▸ WORK TO DO
Locate each line in the rows below that contains the word "much", matching case exactly, and copy those lines.

>> Begin

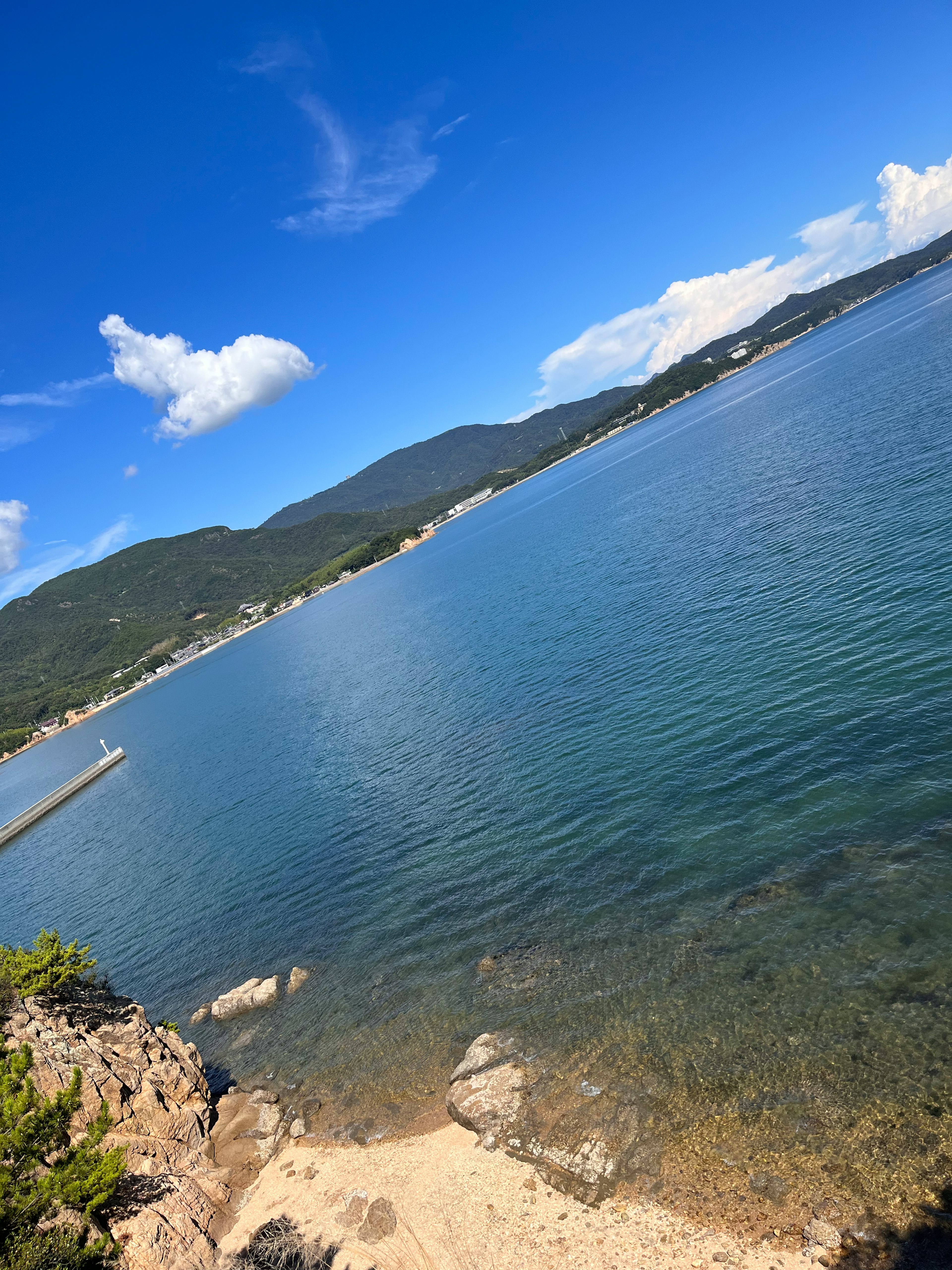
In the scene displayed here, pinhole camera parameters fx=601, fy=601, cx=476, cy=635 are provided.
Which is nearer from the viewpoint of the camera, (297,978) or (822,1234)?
(822,1234)

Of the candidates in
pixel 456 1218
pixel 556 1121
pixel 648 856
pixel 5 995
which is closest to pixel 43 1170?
pixel 5 995

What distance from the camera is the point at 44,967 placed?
19.7m

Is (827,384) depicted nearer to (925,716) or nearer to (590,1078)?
(925,716)

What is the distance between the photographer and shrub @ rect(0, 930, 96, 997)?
18828mm

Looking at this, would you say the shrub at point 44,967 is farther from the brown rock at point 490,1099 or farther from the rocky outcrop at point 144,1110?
the brown rock at point 490,1099

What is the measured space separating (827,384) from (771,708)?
418ft

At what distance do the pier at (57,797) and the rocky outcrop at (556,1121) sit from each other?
9314 centimetres

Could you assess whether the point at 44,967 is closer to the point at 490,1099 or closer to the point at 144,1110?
the point at 144,1110

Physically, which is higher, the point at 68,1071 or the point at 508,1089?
the point at 68,1071

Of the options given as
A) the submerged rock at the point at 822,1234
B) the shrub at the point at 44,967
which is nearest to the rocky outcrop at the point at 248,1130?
the shrub at the point at 44,967

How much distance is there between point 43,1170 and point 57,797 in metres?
101

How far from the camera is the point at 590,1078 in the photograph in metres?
15.9

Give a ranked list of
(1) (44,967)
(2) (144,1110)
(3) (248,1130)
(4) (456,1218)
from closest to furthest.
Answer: (4) (456,1218) → (2) (144,1110) → (3) (248,1130) → (1) (44,967)

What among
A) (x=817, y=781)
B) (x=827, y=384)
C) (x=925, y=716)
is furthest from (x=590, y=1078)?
(x=827, y=384)
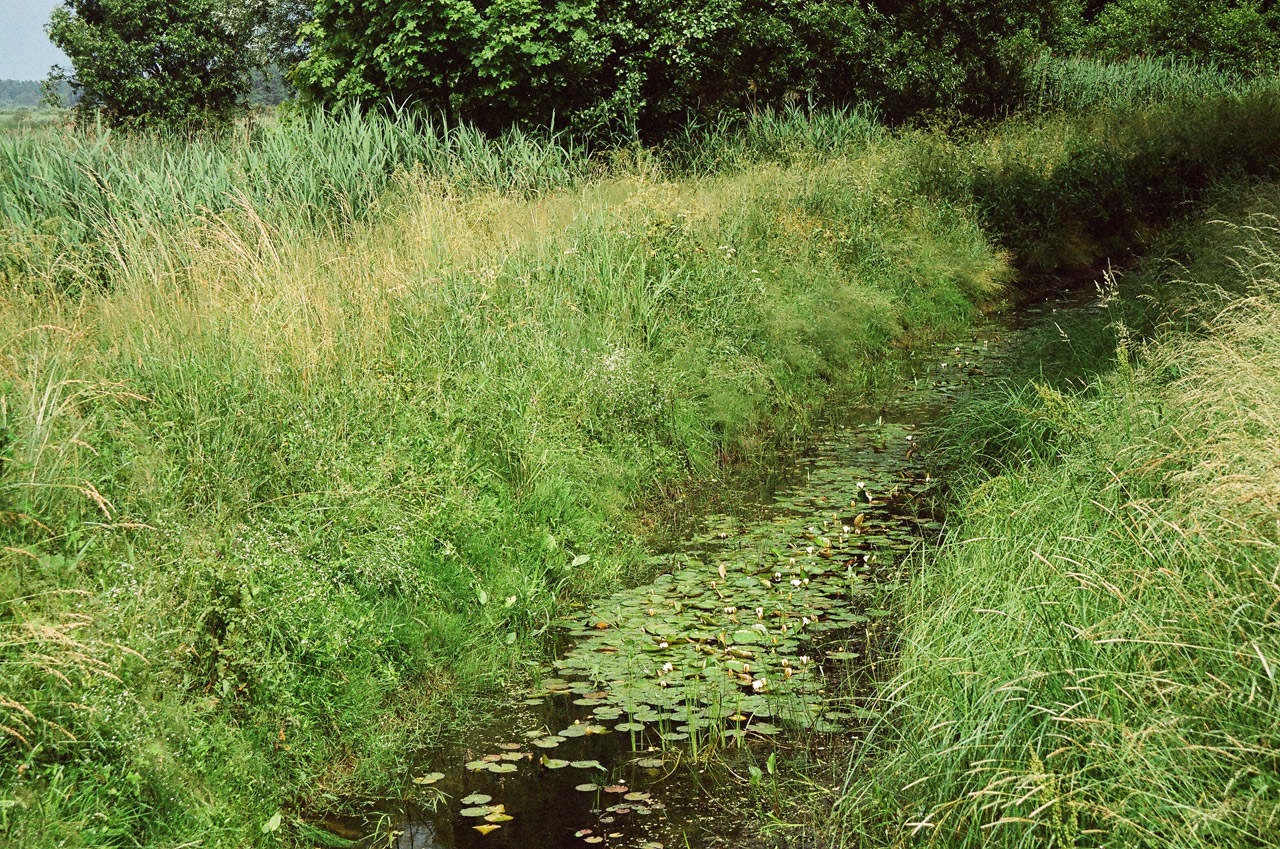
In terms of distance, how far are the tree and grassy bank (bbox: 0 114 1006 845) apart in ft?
102

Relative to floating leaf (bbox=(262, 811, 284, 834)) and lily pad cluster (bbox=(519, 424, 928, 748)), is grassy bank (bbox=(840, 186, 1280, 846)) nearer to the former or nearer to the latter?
lily pad cluster (bbox=(519, 424, 928, 748))

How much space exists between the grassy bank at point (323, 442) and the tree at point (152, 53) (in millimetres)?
31136

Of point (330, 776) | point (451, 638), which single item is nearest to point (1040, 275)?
point (451, 638)

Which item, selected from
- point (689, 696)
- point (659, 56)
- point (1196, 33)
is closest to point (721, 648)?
point (689, 696)

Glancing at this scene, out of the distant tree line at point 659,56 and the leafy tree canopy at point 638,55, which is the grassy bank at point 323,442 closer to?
the distant tree line at point 659,56

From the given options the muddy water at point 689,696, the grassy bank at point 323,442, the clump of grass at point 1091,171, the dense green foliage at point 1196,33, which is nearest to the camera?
the grassy bank at point 323,442

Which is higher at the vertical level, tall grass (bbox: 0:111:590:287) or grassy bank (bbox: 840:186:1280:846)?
tall grass (bbox: 0:111:590:287)

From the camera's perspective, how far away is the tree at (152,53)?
120 ft

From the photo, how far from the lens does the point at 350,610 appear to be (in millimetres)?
4605

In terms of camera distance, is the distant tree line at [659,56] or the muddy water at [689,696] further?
the distant tree line at [659,56]

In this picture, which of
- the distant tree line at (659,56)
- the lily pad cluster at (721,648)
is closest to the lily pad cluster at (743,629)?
the lily pad cluster at (721,648)

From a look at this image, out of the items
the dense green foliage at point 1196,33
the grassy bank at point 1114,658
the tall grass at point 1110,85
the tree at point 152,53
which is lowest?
the grassy bank at point 1114,658

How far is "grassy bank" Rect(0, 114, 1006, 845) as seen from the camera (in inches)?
143

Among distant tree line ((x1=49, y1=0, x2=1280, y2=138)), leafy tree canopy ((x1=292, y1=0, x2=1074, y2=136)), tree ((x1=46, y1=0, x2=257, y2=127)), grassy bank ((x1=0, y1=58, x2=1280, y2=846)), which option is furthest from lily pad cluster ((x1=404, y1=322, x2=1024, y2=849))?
tree ((x1=46, y1=0, x2=257, y2=127))
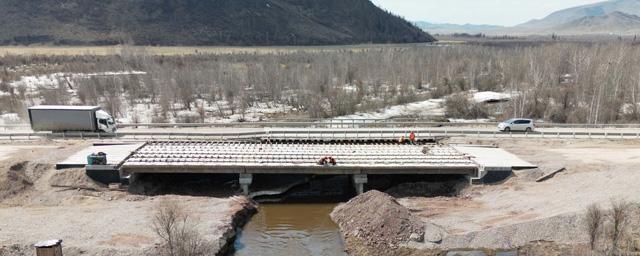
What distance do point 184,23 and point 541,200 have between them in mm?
129285

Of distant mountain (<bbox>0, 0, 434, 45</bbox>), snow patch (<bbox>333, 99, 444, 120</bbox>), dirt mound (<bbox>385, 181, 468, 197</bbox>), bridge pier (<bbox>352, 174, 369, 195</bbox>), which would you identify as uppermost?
distant mountain (<bbox>0, 0, 434, 45</bbox>)

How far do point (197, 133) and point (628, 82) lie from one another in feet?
161

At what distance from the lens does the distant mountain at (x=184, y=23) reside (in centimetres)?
12710

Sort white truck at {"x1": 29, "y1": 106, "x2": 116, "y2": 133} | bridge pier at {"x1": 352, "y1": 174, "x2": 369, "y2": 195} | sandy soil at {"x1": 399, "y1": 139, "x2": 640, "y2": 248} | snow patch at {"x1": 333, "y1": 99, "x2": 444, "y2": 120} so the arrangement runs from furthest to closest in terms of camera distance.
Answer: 1. snow patch at {"x1": 333, "y1": 99, "x2": 444, "y2": 120}
2. white truck at {"x1": 29, "y1": 106, "x2": 116, "y2": 133}
3. bridge pier at {"x1": 352, "y1": 174, "x2": 369, "y2": 195}
4. sandy soil at {"x1": 399, "y1": 139, "x2": 640, "y2": 248}

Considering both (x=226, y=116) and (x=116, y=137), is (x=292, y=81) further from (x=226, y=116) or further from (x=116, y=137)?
(x=116, y=137)

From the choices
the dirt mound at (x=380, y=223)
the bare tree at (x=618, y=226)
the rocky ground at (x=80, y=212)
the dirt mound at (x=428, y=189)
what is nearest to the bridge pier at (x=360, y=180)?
the dirt mound at (x=428, y=189)

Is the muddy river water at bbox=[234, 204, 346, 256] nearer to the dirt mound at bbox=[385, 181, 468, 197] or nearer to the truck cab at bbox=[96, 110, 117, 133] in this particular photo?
the dirt mound at bbox=[385, 181, 468, 197]

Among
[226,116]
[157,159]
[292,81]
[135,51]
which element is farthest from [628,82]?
[135,51]

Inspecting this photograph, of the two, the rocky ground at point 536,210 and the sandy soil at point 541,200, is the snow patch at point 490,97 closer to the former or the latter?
the sandy soil at point 541,200

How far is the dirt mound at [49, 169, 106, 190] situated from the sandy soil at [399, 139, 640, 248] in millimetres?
18938

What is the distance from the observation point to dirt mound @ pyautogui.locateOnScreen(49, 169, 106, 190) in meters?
31.2

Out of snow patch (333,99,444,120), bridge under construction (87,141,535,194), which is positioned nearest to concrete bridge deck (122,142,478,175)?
bridge under construction (87,141,535,194)

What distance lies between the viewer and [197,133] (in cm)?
4097

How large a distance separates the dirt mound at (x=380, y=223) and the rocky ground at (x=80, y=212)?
242 inches
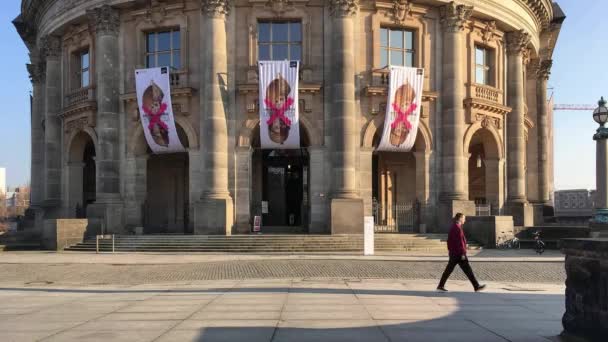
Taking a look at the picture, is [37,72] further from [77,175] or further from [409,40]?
Result: [409,40]

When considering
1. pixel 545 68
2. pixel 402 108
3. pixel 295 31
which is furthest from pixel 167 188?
pixel 545 68

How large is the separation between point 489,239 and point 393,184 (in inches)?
338

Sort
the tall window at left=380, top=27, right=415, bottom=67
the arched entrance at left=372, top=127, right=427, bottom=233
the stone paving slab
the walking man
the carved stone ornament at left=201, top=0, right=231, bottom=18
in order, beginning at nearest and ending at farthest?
the stone paving slab → the walking man → the carved stone ornament at left=201, top=0, right=231, bottom=18 → the tall window at left=380, top=27, right=415, bottom=67 → the arched entrance at left=372, top=127, right=427, bottom=233

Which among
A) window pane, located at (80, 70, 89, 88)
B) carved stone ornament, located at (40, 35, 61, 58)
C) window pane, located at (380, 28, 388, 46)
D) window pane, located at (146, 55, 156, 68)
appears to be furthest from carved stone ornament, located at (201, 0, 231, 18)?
carved stone ornament, located at (40, 35, 61, 58)

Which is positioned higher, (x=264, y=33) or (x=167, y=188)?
(x=264, y=33)

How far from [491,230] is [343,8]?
12139mm

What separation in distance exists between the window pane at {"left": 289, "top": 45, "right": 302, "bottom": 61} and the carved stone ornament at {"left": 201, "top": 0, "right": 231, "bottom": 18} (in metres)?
3.71

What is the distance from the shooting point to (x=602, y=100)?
18.2 metres

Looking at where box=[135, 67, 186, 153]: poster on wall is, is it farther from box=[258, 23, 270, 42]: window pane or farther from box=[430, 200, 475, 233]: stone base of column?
box=[430, 200, 475, 233]: stone base of column

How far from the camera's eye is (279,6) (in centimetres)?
2797

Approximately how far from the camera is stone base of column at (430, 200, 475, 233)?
1117 inches

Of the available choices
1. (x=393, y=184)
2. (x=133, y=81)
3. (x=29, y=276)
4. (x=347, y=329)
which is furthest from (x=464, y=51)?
(x=347, y=329)

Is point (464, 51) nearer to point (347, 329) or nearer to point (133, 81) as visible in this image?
point (133, 81)

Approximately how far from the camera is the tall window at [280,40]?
28625mm
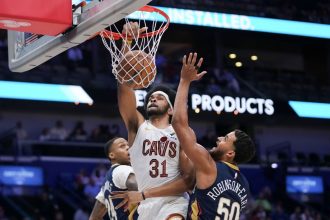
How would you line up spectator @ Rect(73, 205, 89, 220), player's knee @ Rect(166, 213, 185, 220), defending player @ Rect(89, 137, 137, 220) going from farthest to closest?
spectator @ Rect(73, 205, 89, 220), defending player @ Rect(89, 137, 137, 220), player's knee @ Rect(166, 213, 185, 220)

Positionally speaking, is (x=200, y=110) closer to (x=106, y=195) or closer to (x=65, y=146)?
(x=65, y=146)

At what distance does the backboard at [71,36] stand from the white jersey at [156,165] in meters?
0.97

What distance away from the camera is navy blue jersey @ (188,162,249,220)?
223 inches

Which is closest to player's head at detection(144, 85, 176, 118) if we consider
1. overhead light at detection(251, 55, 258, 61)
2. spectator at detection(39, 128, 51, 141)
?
spectator at detection(39, 128, 51, 141)

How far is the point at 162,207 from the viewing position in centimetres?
585

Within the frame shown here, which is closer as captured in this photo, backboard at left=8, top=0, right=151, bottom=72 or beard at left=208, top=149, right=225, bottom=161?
backboard at left=8, top=0, right=151, bottom=72

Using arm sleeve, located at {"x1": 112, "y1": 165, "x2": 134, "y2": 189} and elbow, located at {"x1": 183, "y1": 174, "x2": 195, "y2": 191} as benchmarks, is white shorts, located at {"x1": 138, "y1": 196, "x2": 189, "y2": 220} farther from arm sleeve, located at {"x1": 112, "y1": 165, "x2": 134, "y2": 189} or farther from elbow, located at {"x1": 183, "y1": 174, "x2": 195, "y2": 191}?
arm sleeve, located at {"x1": 112, "y1": 165, "x2": 134, "y2": 189}

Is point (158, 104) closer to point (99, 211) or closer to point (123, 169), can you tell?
point (123, 169)

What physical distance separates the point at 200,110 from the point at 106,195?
13.2 m

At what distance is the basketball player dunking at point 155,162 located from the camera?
19.1 feet

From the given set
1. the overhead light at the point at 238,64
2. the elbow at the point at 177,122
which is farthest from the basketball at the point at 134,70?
the overhead light at the point at 238,64

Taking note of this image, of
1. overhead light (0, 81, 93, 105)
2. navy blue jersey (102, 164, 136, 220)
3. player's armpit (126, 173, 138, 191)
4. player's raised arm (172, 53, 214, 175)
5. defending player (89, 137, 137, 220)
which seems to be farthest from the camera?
overhead light (0, 81, 93, 105)

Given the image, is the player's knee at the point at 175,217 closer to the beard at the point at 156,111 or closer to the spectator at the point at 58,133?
the beard at the point at 156,111

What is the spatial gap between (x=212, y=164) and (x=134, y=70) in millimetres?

>> End

▸ CORRECT RESPONSE
How much distance is there between point 43,1170 and point 57,797 in metres?
How much space exists between the grassy bank at point (323, 442) and the tree at point (152, 53) (in millimetres)?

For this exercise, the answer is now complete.